Instruction 1
According to the letter to Michael Chabon, what led the writer to set aside the comic cozies and start a Jewish mystery? Answer in one to three sentences.
Instruction 2
Extract from the records every line that contains the string "list". Case counts.

Selected text
-----
Category Archives: Immigrant story

Dear Michael Chabon,

 

 Thank you for liberating my inner Jew! A few years ago I experienced an adult bat mitzvah and moved to Washington State. These two experiences, a belated reunion with my Jewish roots and a Diaspora-worthy sense of dislocation, inspired me to write something different from the comic cozies featuring a menopausal protagonist that I wrote in New Jersey. I’d write the Great Northwest Feminist Jewish Mystery, a herstorical whodunit. I was well into this project when I discovered that you’d already written it: The Yiddish Policemen’s Union.

 Giving rein to professional jealousy over your novel’s deliciously high concept would be silly. I love the image of Sitka, Alaska as The Promised Land and the way you recreate Yiddishkeit there. How clever is that? And loathing you for your ability to write perfect dialogue or for your superior knowledge of all things Jewish is not in my moral make-up. I’m not the petty sort who would despise you for describing people, including a possible Messiah and your protagonist Meyer Landsman, so vividly that I reread some passages several times just to savor your artfully arranged sequences of telling details. What reader could resist Meyer who “has the memory of a convict, the balls of a fireman, and the eyesight of a housebreaker”?  Nor do I hold it against you that your story made me laugh and cry which, at my age, is a risky business. And who am I to resent a man for twisting the testosterone-tinged formula of the noir into a tale in which a woman saves the day and the “hero” is happy about it? Not my style.
-----
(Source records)
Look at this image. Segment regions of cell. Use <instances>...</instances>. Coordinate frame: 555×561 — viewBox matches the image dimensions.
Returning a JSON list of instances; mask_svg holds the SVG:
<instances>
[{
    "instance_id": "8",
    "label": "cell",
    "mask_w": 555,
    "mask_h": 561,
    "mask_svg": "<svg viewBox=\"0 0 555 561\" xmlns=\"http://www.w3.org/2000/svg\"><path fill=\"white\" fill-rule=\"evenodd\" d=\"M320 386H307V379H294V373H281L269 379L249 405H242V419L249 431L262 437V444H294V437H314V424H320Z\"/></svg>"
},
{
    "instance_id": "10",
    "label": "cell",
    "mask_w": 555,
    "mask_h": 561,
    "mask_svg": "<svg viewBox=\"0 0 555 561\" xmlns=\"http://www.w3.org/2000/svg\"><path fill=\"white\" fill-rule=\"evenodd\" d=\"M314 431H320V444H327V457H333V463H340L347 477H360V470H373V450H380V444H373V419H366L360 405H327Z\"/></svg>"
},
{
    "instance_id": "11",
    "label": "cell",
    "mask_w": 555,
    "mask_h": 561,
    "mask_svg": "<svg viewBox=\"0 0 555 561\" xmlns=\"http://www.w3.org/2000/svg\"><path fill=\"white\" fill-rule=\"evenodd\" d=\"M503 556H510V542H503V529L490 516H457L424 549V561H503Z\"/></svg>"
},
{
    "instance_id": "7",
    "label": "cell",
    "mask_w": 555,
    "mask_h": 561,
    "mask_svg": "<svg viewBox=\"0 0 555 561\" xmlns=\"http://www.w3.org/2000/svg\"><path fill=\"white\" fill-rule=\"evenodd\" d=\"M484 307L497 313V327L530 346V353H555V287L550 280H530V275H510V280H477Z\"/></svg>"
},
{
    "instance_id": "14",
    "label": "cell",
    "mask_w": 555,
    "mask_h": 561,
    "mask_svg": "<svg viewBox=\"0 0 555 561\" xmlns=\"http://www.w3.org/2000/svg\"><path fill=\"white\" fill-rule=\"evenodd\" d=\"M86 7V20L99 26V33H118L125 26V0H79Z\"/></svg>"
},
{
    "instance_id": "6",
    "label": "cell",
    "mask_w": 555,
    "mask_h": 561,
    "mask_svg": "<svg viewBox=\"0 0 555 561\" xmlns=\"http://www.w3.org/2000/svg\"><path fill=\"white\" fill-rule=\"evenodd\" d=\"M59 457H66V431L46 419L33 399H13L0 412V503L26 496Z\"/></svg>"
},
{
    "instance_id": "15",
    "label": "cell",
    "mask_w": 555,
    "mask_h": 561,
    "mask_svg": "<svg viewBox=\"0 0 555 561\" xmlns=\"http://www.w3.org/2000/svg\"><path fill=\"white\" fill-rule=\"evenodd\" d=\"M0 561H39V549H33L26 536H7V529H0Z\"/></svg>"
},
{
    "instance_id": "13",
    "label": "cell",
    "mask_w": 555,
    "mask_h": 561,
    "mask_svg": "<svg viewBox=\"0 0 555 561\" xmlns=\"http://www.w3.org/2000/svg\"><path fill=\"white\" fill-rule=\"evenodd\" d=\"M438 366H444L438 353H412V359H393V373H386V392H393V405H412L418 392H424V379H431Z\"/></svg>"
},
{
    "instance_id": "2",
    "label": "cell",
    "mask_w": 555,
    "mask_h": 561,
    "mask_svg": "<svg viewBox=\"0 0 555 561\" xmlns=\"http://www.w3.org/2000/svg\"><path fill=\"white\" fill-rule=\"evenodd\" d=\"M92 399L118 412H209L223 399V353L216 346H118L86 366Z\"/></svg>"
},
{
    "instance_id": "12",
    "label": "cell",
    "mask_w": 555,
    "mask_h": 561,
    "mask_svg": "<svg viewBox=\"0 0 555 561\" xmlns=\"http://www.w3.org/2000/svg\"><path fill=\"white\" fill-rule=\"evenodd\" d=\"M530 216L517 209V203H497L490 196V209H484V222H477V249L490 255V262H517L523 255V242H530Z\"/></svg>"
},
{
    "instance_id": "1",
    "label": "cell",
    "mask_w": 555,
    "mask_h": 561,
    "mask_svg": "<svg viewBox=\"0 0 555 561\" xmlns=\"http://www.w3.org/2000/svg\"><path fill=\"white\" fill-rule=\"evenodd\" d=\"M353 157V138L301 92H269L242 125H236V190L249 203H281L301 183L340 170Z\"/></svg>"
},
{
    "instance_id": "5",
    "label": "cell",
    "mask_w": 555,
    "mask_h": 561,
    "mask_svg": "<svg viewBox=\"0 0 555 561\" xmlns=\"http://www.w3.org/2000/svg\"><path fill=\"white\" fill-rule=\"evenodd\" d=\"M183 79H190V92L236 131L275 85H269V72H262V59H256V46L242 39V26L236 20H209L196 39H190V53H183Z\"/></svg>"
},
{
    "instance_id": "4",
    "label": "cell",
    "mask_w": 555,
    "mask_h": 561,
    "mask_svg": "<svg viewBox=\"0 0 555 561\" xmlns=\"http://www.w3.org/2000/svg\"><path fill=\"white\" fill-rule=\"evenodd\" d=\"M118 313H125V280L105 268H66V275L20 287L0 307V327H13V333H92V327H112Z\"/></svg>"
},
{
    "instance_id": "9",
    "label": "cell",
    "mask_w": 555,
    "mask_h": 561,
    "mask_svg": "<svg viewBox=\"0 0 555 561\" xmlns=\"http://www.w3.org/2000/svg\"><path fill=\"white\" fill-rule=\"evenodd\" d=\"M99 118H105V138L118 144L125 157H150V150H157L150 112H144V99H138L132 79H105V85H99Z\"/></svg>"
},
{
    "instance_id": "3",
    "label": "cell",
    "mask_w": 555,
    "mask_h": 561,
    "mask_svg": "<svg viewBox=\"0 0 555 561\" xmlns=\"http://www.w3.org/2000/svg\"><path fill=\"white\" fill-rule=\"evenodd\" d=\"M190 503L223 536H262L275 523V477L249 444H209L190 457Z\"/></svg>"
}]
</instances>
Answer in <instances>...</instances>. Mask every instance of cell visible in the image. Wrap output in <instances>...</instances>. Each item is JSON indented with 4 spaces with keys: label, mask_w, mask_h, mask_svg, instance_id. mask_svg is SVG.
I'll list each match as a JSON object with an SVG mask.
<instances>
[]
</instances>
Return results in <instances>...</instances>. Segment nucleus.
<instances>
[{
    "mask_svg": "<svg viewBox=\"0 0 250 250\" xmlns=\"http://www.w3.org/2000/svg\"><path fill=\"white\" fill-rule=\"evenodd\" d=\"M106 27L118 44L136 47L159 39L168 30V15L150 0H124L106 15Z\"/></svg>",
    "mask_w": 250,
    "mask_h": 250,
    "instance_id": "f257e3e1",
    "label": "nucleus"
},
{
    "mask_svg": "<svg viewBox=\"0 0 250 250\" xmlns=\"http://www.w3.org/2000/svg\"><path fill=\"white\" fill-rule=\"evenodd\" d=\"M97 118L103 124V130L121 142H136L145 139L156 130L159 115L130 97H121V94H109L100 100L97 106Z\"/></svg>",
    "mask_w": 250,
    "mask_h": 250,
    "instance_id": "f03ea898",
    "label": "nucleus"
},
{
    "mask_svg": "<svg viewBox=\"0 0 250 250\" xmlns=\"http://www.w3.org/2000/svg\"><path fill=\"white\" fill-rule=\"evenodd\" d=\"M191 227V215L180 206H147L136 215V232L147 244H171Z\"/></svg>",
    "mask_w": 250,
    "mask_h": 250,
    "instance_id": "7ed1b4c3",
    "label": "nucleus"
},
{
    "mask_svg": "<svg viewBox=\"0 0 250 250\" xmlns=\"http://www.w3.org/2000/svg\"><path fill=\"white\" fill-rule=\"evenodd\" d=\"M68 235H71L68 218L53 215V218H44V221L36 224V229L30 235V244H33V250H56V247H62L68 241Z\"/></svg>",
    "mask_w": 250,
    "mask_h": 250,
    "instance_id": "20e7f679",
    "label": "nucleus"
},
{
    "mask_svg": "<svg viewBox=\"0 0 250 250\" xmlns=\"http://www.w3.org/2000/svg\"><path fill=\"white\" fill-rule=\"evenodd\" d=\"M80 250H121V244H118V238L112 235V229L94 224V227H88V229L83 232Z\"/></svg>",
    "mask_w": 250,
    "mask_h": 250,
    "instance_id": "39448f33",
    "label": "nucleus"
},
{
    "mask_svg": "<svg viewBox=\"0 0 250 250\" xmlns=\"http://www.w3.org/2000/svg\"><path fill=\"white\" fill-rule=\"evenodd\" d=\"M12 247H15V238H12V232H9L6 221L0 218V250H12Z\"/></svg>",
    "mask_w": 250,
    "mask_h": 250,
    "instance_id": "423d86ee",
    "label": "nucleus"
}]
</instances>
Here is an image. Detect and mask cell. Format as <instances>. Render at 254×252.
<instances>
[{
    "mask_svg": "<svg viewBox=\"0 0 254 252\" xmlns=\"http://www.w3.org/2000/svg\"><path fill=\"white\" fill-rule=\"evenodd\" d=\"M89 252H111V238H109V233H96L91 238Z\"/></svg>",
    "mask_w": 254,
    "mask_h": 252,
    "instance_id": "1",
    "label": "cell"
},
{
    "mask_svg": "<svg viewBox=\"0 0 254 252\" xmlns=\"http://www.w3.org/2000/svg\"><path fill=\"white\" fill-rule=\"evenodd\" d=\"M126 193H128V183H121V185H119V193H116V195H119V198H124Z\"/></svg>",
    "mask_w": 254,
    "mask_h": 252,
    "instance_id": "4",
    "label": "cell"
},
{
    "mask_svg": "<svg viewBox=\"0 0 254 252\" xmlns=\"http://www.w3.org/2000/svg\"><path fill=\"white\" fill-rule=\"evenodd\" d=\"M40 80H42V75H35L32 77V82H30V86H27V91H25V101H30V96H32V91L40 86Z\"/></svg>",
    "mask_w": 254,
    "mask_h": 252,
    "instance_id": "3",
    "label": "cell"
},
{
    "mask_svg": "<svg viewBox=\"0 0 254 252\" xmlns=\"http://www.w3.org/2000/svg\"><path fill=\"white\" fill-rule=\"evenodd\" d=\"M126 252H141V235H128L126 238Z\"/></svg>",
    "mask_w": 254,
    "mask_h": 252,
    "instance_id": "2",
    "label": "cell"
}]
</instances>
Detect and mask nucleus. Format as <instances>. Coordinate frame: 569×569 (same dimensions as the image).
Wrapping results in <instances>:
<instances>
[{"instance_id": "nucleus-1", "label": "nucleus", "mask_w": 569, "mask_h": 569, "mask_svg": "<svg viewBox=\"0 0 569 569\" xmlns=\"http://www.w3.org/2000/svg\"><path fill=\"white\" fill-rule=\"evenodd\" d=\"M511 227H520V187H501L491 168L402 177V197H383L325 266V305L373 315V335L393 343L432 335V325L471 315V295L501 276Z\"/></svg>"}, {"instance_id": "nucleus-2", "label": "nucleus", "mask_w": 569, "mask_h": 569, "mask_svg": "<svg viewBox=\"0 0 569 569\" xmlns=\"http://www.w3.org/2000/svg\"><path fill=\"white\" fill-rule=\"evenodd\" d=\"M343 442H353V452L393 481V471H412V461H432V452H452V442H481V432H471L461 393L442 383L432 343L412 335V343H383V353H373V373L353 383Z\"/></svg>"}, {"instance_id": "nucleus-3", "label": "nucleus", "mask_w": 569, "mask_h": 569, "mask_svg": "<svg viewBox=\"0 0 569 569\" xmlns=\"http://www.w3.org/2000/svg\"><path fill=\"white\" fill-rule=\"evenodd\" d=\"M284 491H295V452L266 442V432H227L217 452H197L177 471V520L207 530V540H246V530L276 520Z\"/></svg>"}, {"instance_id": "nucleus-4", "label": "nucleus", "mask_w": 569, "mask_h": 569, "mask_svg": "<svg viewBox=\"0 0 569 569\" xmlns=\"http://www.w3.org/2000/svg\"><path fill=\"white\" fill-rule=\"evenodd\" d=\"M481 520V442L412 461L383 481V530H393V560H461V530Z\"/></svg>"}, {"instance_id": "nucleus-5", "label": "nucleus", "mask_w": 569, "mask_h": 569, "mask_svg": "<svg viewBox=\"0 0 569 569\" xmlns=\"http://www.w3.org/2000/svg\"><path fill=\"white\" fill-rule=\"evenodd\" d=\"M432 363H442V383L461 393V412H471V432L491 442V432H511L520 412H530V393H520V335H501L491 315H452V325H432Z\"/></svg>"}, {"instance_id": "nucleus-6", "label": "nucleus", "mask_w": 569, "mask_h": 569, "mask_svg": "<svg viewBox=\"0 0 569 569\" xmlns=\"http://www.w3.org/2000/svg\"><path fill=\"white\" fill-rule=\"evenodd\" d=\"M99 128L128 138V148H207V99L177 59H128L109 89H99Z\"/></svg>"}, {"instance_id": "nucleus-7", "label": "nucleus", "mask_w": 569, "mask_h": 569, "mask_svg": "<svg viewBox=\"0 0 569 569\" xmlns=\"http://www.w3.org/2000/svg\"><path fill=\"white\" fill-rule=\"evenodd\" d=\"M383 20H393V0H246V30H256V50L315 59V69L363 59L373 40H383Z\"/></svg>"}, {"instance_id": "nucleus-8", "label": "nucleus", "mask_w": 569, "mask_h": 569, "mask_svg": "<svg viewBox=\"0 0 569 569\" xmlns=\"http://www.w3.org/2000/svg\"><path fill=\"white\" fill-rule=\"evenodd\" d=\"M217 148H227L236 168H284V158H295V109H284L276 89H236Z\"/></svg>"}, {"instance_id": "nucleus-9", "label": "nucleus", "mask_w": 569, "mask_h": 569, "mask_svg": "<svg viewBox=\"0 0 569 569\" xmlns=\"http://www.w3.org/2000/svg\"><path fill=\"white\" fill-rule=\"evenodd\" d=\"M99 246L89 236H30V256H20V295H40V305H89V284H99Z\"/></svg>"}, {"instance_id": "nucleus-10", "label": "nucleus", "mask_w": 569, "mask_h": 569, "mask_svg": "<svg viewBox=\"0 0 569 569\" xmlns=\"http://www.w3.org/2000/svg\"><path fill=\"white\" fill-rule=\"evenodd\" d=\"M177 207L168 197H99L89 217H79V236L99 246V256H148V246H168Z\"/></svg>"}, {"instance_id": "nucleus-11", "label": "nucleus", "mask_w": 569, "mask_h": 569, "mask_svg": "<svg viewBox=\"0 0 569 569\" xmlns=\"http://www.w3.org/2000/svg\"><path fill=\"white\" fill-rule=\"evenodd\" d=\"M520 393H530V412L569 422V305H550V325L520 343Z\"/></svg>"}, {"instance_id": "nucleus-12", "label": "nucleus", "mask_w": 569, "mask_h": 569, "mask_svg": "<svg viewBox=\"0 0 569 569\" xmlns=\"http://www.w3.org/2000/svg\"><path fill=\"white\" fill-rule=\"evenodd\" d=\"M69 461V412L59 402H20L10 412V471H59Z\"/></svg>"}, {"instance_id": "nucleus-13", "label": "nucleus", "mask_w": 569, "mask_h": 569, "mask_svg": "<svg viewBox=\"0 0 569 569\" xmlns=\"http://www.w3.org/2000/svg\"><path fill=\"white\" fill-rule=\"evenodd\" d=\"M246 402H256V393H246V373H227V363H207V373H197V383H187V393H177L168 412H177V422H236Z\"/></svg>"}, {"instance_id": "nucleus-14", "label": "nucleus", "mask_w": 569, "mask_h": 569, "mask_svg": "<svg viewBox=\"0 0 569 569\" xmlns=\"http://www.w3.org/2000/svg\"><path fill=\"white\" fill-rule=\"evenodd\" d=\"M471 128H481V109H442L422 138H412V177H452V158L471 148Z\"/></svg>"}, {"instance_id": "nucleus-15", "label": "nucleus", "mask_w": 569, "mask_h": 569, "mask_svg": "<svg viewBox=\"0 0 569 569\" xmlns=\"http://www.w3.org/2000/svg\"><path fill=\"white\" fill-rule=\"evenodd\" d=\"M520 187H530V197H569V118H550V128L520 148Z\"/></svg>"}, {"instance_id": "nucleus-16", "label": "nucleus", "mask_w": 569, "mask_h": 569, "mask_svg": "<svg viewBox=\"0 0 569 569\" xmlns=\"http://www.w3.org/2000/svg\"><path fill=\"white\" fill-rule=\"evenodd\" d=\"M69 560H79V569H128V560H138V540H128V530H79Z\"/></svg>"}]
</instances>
-----
Full solution 1
An adult bat mitzvah and a move to Washington State inspired the change. The letter calls these a belated reunion with the writer's Jewish roots and a Diaspora-worthy sense of dislocation, and together they prompted the plan for the Great Northwest Feminist Jewish Mystery.

Full solution 2
Returning a JSON list of instances; mask_svg holds the SVG:
I'll list each match as a JSON object with an SVG mask.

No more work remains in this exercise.